◆ Given records:
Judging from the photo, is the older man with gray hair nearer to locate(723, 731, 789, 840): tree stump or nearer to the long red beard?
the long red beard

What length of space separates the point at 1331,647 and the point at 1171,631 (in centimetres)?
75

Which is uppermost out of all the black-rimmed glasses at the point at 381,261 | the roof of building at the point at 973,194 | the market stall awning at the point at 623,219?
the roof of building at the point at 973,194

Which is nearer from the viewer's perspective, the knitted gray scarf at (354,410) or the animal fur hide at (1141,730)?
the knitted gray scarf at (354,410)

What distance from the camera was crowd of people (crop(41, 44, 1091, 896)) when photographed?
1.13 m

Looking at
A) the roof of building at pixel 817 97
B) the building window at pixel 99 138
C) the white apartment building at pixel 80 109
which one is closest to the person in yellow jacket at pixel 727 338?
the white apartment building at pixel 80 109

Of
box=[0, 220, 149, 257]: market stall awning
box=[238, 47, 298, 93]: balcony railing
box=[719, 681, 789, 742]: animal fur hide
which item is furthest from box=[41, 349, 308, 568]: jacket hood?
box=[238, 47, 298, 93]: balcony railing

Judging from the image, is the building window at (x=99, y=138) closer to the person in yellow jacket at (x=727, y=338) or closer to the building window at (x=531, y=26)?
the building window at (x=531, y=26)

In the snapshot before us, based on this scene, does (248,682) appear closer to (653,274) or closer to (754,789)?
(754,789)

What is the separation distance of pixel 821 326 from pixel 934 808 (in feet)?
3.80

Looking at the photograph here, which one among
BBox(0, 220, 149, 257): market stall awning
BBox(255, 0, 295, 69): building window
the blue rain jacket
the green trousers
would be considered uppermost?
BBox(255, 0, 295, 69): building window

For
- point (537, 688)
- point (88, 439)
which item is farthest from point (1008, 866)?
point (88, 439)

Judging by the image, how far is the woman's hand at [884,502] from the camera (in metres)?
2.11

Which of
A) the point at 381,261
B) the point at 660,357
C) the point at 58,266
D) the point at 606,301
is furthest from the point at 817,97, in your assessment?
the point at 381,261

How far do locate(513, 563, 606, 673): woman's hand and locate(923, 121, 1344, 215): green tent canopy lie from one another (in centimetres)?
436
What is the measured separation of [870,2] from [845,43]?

◆ What to do: Extract every line from the one with "Judging by the" down to the final line above, both included, exactly as written.

◆ Solution to this exercise:
Judging by the image, how far is the woman's hand at [884,502] from the camera (in metres)?
2.11

Which of
A) the point at 381,261
B) the point at 660,357
C) the point at 58,266
D) the point at 606,301
is furthest from the point at 817,97, in your assessment?
the point at 381,261

How far do locate(513, 563, 606, 673): woman's hand and locate(923, 121, 1344, 215): green tent canopy lie from one another (in centimetres)?
436
What is the measured separation of [870,2] from [845,43]?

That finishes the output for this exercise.